* _WHAT THE TASK ASKS_: Every line from the one with "Condominium, 430 Sonia, Irvine, CA" up to and including the one with "Obsbot Meet SE Webkamera White" is to be output exactly as it appears below; pictures are not.

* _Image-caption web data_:

□ □ □ □

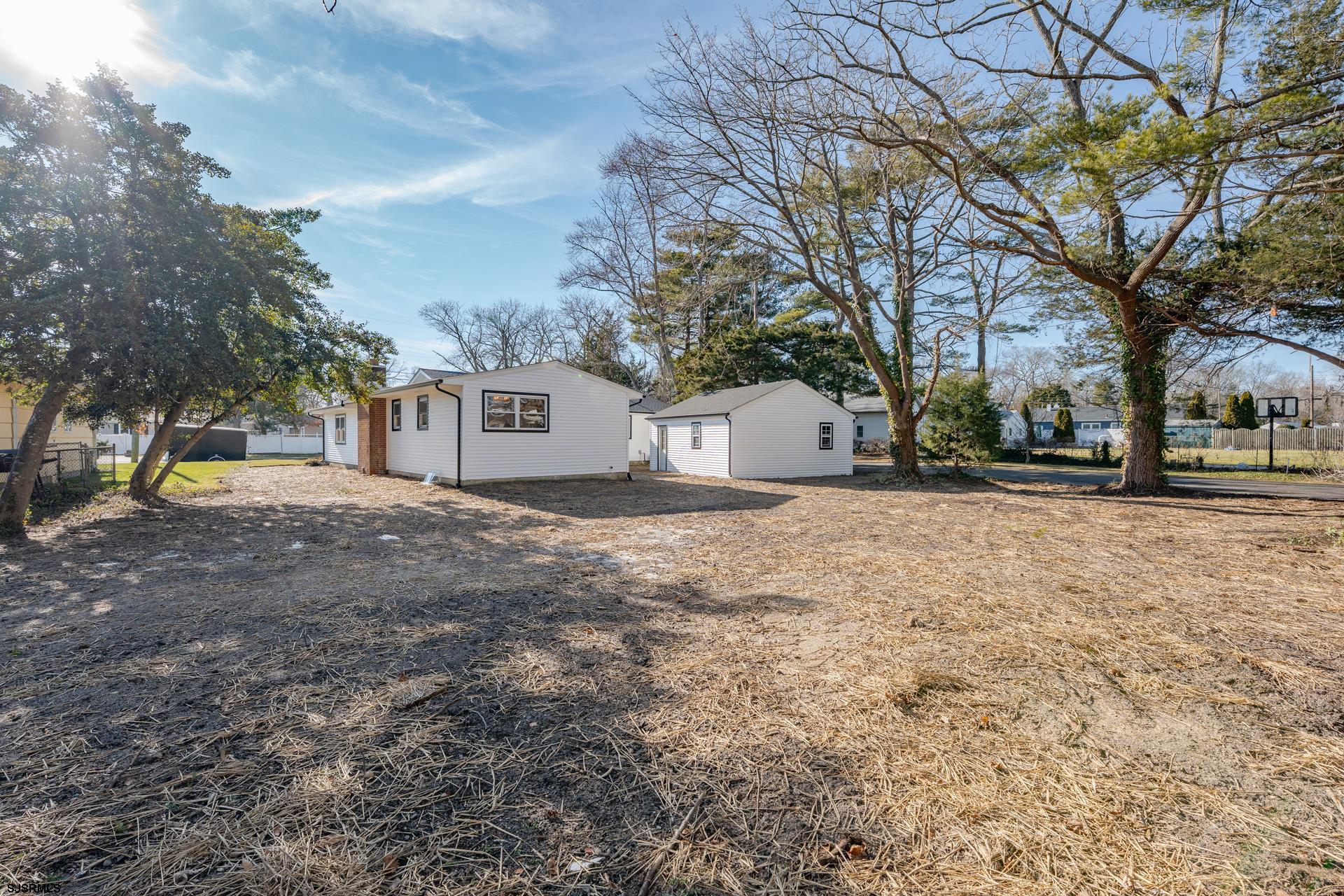 2419 Cedar Bridge Road Northfield, NJ 08225 - Photo 46 of 50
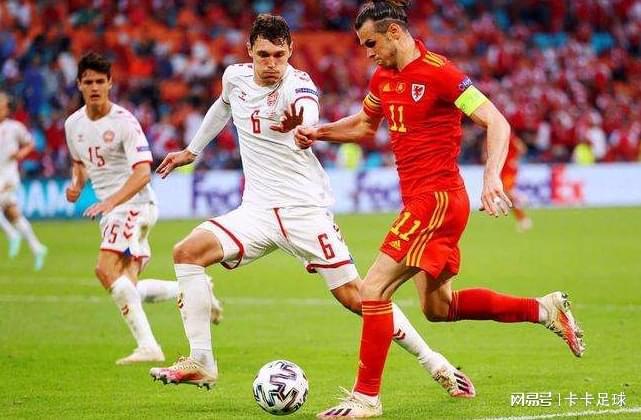 系要求球员 系要求球员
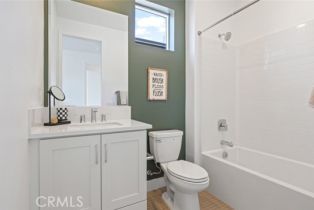 Condominium, 430 Sonia, Irvine, CA 92618 - 23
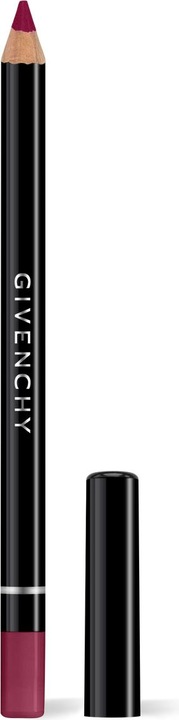 Givenchy Lip Liner (7)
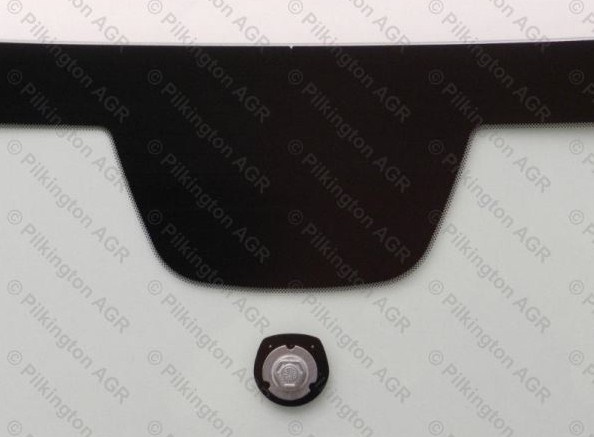 CITROEN C4 II L   5D SAINT-GOBAIN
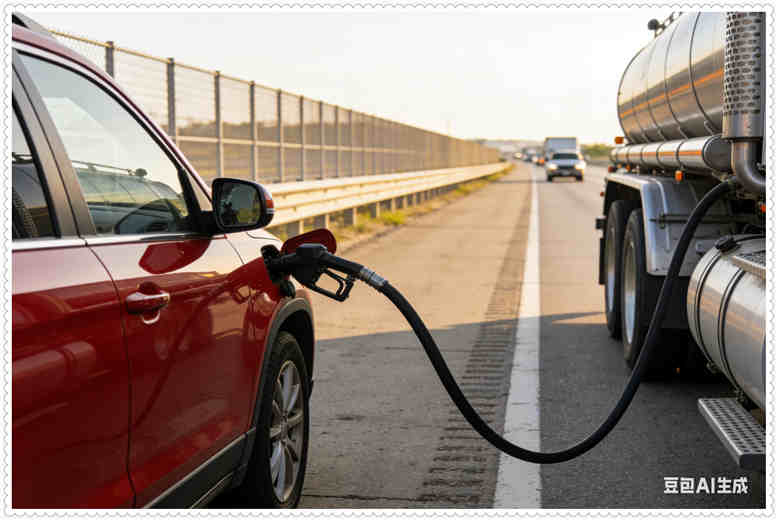 东昌府区道路救援 东昌府区道路救援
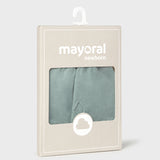 Cappello In Filo Di Cotone Neonato/a MAYORAL 9878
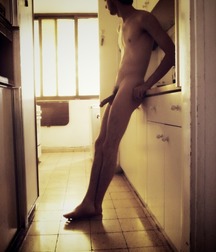 Tim's Hotties 66 59d9aa5a2cd18.jpg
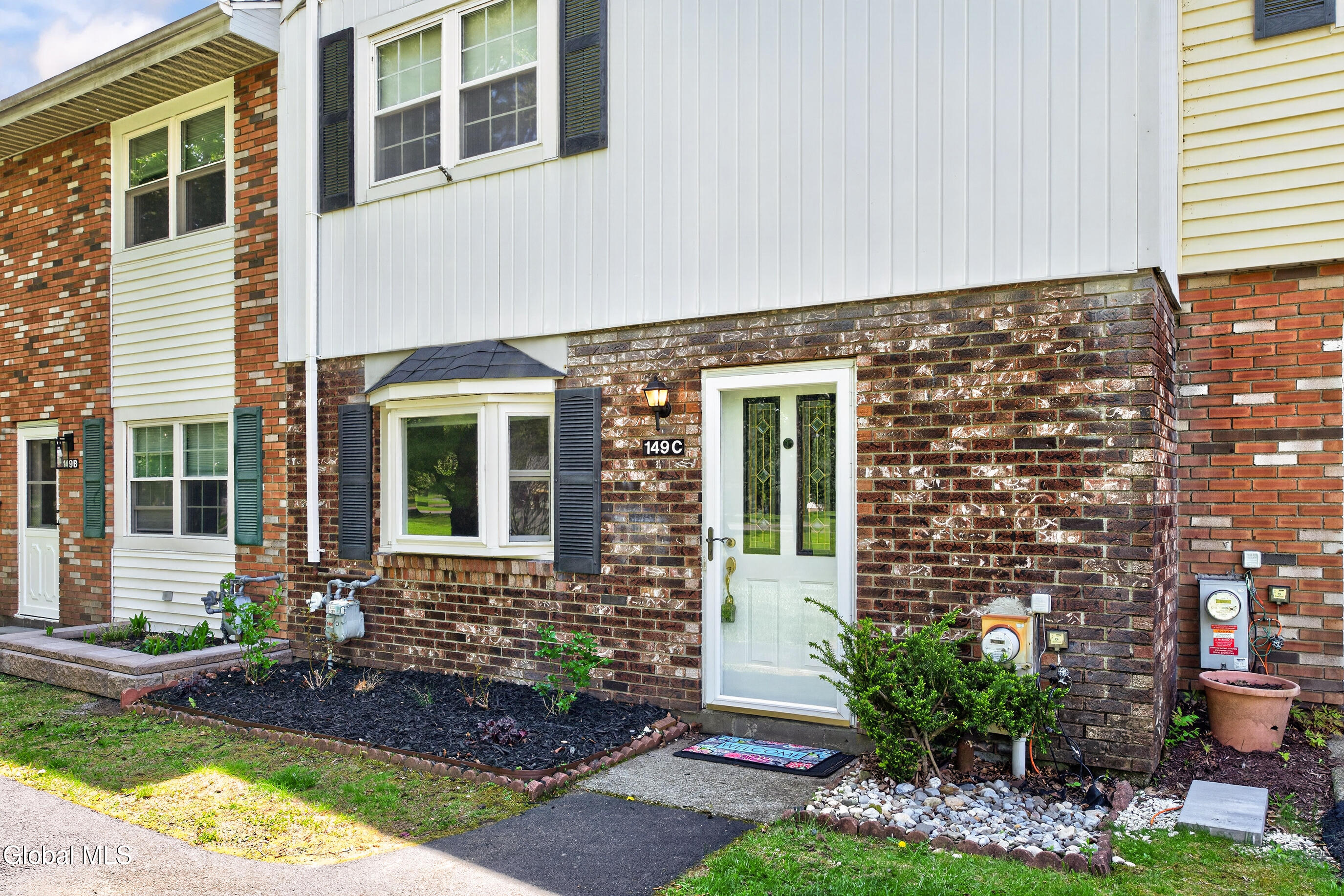 149 Hague Boulevard Glenmont NY 12077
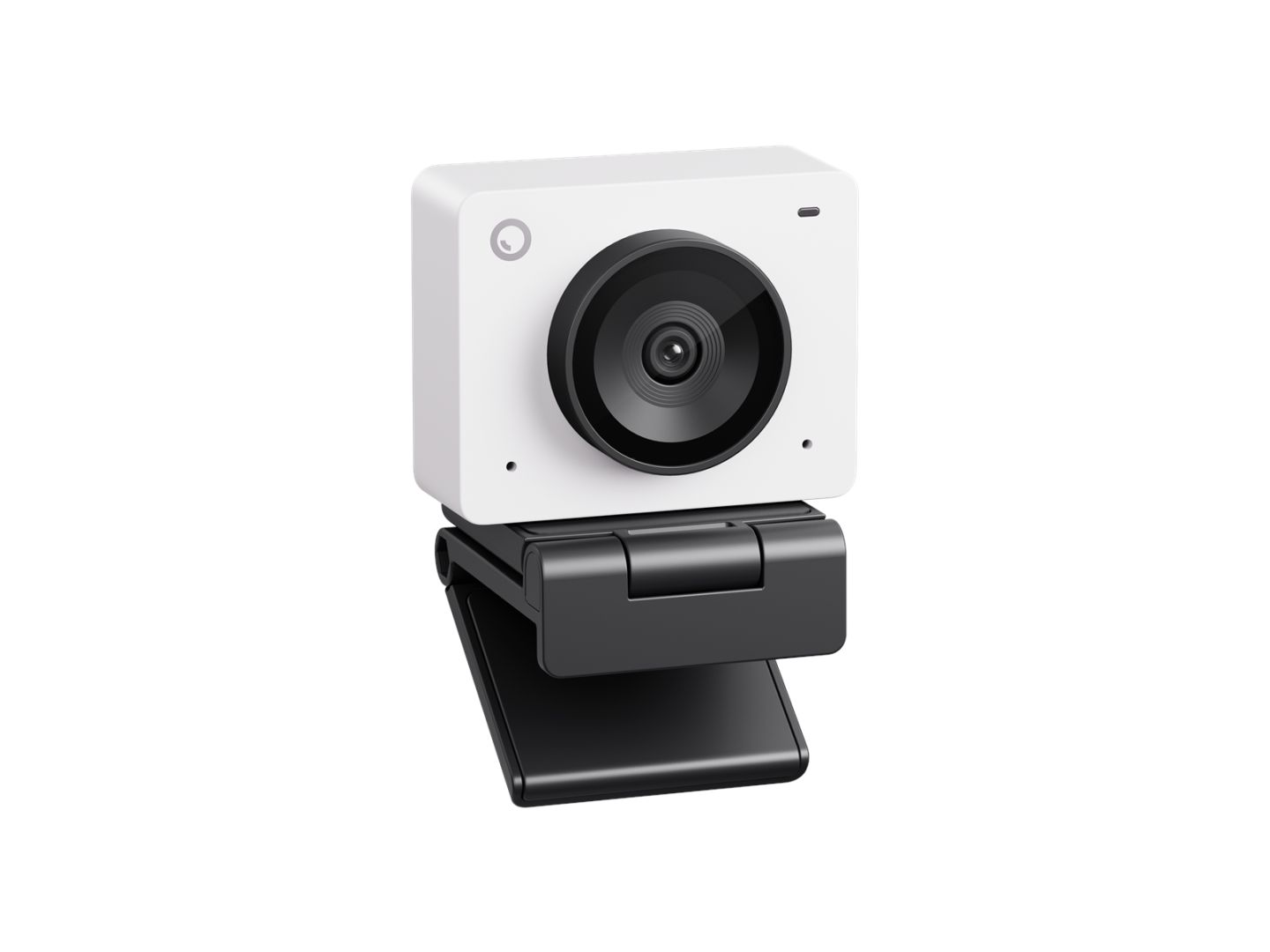Obsbot Meet SE Webkamera White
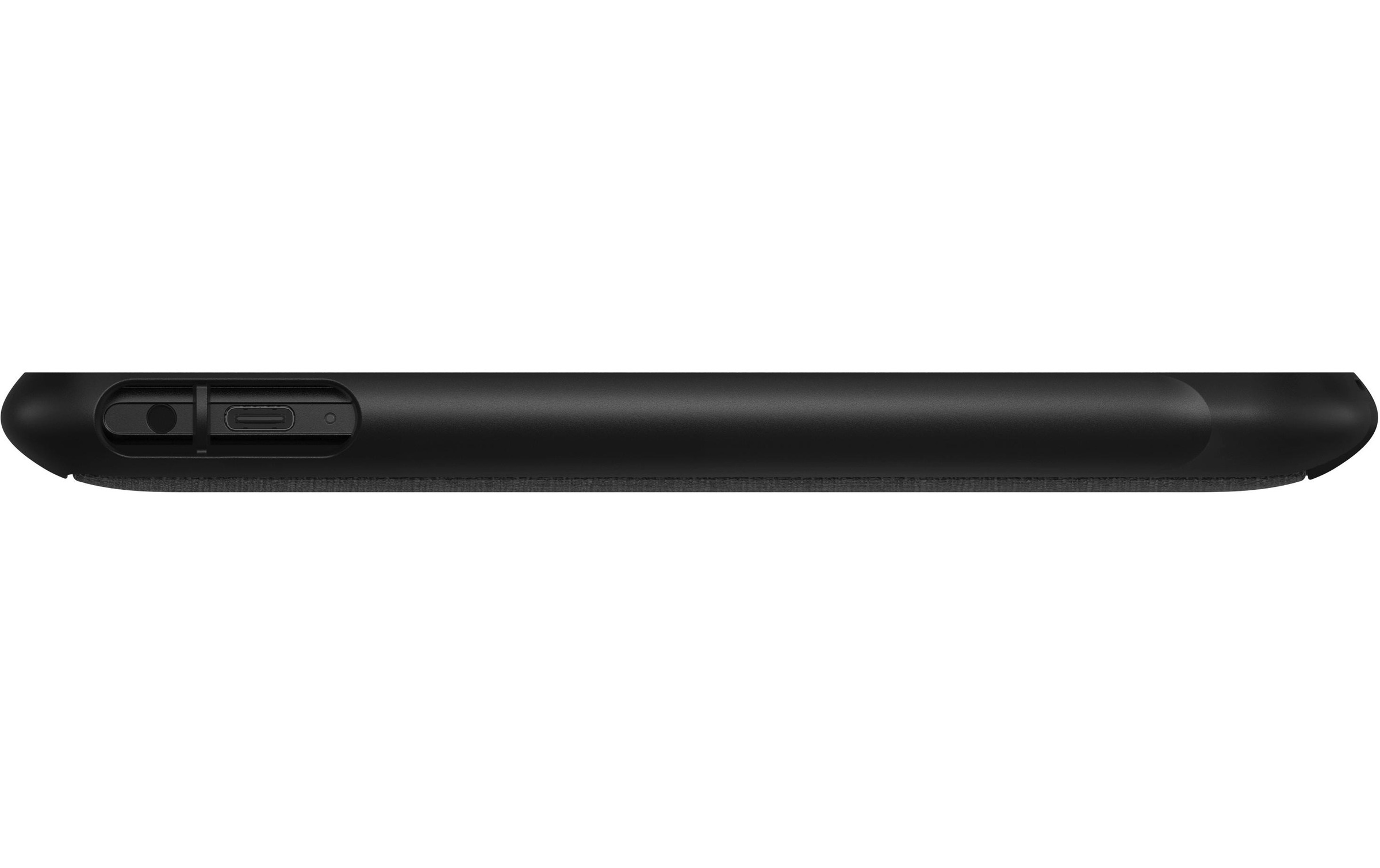 Asus Notebook »Detachable CZ1000DV«, 25,55 cm, / 10,1 Zoll, MediaTek, Mali-G72 MP3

□ □ □ □

* _EXERCISE OUTPUT_:
 Condominium, 430 Sonia, Irvine, CA 92618 - 23
 Givenchy Lip Liner (7)
 CITROEN C4 II L   5D SAINT-GOBAIN
 东昌府区道路救援 东昌府区道路救援
 Cappello In Filo Di Cotone Neonato/a MAYORAL 9878
 Tim's Hotties 66 59d9aa5a2cd18.jpg
 149 Hague Boulevard Glenmont NY 12077
Obsbot Meet SE Webkamera White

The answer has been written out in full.